Publicado em 26 de março de 1999, o RIR/99 foi instituído com o intuito de “oxigenar” o texto do então RIR/94, especificamente em razão da incorporação das alterações das Leis nº 9.249/1995 e nº 9.430/1996, que modificaram substancialmente a legislação de regência do imposto sobre a renda.
Nesse contexto, é salutar a publicação do Decreto nº 9.580/2018, que propõe em seu anexo único um Novo Regulamento do Imposto de Renda (RIR/18) que compila a legislação referente ao tema e busca incorporar ao texto regulamentar inovações introduzidas nos últimos anos, tais como: os impactos tributários da introdução dos padrões contábeis do IFRS; as regras de subcapitalização; as novas regras de tributação em bases universais para pessoas jurídicas; e a incorporação das regras de tributação do mercado financeiro ao regulamento.
Além das inclusões, o novo texto elimina dispositivos hoje sem qualquer aplicação de conteúdo prático, como o Capítulo VIII do RIR/99, que regulamentava o impacto tributário da correção monetária das demonstrações financeiras, o Capítulo X que regulamentava o incentivo do BEFIEX e as disposições acerca da tributação de dividendos na fonte, vigentes antes da isenção prevista no artigo 10 da Lei nº 9.249/1995.
Outros dispositivos pereceram no novo texto pela atualização das relações entre Fisco e Contribuinte.

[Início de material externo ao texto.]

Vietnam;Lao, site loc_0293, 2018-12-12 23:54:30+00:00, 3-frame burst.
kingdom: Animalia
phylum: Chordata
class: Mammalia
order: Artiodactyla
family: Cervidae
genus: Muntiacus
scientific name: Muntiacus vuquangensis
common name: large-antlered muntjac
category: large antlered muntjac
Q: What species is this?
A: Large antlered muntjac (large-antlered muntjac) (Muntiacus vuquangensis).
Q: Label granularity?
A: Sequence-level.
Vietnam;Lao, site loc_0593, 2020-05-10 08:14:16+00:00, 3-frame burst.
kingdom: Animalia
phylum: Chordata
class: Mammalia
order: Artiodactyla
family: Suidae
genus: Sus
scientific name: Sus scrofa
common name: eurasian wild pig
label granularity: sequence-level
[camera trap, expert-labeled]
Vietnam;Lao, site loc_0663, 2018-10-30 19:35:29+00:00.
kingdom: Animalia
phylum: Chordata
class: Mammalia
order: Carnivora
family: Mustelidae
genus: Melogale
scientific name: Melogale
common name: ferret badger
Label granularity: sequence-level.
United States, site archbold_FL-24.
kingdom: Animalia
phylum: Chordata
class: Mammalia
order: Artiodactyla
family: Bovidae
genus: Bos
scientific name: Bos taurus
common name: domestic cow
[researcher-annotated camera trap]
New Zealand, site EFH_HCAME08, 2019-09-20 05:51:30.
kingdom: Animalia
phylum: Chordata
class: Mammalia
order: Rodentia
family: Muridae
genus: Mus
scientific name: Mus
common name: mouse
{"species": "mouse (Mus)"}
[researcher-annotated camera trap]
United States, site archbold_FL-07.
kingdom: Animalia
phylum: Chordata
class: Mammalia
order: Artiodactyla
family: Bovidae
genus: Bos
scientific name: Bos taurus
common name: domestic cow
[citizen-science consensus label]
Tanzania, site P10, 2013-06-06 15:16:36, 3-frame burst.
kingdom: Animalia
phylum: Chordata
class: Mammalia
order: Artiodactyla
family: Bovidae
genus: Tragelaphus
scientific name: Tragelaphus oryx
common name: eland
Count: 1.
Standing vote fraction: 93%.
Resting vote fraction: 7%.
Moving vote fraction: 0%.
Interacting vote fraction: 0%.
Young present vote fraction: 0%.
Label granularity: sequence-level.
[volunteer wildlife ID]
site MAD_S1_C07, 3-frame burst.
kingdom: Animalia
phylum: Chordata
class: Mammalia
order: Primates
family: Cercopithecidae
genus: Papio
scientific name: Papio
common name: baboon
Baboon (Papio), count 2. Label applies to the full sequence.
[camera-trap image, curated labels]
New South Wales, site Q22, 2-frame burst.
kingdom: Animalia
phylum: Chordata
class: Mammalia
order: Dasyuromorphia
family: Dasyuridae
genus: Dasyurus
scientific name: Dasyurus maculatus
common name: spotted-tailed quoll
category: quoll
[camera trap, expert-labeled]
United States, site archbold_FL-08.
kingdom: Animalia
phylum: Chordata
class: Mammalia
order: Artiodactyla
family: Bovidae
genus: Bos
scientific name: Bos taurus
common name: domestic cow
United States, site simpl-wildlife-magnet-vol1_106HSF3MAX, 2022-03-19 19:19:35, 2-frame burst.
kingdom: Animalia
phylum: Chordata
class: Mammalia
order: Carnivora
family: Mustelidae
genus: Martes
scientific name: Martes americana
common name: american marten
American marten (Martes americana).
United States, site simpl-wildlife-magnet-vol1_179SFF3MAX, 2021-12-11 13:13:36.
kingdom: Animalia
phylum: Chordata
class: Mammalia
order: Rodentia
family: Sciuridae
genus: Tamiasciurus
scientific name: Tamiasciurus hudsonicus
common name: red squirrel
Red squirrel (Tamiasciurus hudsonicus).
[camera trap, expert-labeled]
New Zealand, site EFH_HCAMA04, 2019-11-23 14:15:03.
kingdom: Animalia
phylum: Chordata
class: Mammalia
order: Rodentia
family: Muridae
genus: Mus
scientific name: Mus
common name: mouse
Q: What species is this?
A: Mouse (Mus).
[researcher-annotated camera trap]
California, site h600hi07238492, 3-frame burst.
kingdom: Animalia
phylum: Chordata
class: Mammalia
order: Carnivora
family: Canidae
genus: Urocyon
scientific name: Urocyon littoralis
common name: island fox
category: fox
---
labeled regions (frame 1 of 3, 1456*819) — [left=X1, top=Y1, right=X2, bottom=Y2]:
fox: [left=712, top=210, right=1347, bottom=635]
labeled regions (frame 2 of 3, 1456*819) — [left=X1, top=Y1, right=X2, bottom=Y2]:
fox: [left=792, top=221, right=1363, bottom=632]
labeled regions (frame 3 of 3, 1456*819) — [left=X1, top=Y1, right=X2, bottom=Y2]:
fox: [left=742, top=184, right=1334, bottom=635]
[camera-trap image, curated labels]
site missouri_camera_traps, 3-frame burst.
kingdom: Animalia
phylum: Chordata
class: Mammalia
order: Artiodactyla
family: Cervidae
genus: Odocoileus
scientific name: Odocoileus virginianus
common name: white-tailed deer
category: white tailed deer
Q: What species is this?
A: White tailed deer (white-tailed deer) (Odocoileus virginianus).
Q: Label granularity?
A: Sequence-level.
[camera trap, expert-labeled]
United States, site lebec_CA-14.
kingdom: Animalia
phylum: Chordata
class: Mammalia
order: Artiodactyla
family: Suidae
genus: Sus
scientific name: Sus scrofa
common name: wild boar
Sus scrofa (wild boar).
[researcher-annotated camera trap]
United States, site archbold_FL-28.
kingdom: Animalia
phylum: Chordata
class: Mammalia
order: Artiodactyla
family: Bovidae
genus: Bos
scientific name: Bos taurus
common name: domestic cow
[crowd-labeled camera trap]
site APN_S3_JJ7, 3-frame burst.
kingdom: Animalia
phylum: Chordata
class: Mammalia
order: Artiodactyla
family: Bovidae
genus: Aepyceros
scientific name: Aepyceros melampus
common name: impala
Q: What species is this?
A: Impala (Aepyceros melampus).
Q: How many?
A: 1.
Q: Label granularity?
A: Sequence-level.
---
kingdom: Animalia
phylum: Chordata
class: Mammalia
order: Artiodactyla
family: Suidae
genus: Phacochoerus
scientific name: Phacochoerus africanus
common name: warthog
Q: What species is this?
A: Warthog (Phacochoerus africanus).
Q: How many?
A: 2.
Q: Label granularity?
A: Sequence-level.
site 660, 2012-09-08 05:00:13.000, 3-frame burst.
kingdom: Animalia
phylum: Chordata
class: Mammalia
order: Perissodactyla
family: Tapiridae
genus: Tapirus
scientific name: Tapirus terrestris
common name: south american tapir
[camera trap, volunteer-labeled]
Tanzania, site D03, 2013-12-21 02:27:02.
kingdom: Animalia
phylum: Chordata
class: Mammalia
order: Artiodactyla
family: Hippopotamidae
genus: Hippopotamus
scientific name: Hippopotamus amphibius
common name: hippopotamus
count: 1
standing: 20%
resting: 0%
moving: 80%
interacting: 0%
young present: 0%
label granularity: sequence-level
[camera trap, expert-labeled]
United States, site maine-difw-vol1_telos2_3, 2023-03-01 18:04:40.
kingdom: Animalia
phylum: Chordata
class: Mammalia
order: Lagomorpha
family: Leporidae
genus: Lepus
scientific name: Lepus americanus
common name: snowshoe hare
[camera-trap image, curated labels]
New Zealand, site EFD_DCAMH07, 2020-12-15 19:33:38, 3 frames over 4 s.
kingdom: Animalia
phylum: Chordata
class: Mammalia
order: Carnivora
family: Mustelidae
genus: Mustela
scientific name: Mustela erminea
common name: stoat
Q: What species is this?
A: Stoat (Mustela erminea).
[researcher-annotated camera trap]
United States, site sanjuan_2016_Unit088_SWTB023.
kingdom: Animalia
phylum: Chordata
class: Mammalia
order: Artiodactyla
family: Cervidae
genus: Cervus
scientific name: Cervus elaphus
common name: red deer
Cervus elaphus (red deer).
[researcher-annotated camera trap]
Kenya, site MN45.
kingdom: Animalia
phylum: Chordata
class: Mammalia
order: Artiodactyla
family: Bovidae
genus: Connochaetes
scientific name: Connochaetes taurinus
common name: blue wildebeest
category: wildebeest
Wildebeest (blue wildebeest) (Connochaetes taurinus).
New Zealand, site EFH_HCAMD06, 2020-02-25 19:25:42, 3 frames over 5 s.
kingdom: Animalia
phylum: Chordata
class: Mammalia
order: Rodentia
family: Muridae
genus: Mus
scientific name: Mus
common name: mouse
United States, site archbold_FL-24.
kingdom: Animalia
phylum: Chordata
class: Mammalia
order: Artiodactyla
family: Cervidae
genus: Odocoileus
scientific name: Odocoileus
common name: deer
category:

Um exemplo é o finado artigo 255 do RIR/99, o qual determinava que os livros comerciais e fiscais poderão ser escriturados por sistema de processamento eletrônico de dados, em folhas contínuas, que deverão ser numeradas, em ordem sequencial, mecânica ou tipograficamente, uma realidade muito distante das modernas Escrituração Contábil Digital (ECD) e Escrituração Contábil Fiscal (ECF).
Outra novidade é o fato de a regulamentação do SIMPLES Nacional não ter sido incorporada ao novo regulamento, tendo ficado restrita à legislação específica, qual seja, a Lei Complementar nº 123/2006 e suas subsequentes alterações.
A grande decepção em relação ao novo RIR fica por conta do texto já chegar aos contribuintes defasado, haja vista que o artigo 3º do Decreto nº 9.580/2018 aponta que o novo texto consolida a legislação referente ao Imposto sobre a Renda e Proventos de Qualquer Natureza publicada até 31 de dezembro de 2016.
Dessa forma, importantes alterações introduzidas em 2017 e 2018 não foram incluídas no texto final, tais como: (i) a pacificação em relação à tributação dos benefícios fiscais no contexto da Guerra Fiscal, de acordo com a LC nº 160/2017; (ii) as novas regras aplicáveis ao setor de óleo e gás trazidas pela Lei nº 13.586/2017; e (iii) as regras de compensação mediante entrega de PER/DCOMP de débitos relativos ao recolhimento mensal por estimativa do IRPJ/CSLL, conforme descrito na Lei nº 13.670/2018.
Logo, não há como descartar uma nova “oxigenação” do RIR para acomodar tais alterações em um futuro próximo. A boa prática, especialmente em razão da velocidade das mudanças de nossas regras tributárias, é sempre confirmar a legislação de origem para constatar se há superveniência de legislação específica que teria revogado dispositivo incluído no regulamento.
É sempre importante destacar que os Regulamentos de Imposto de Renda se prestam apenas à compilação da legislação tributária vigente, sem que haja majoração ou modificação das regras tributárias por observância ao princípio da estrita legalidade em matéria tributária.
Por exemplo, o RIR/18 manteve em seu artigo 363, inciso I, a indedutibilidade de royalties pagos a sócios ou a dirigentes de empresas, e a seus parentes ou dependentes1, incluindo o texto: “pessoas físicas ou jurídicas”, sem qualquer previsão legal.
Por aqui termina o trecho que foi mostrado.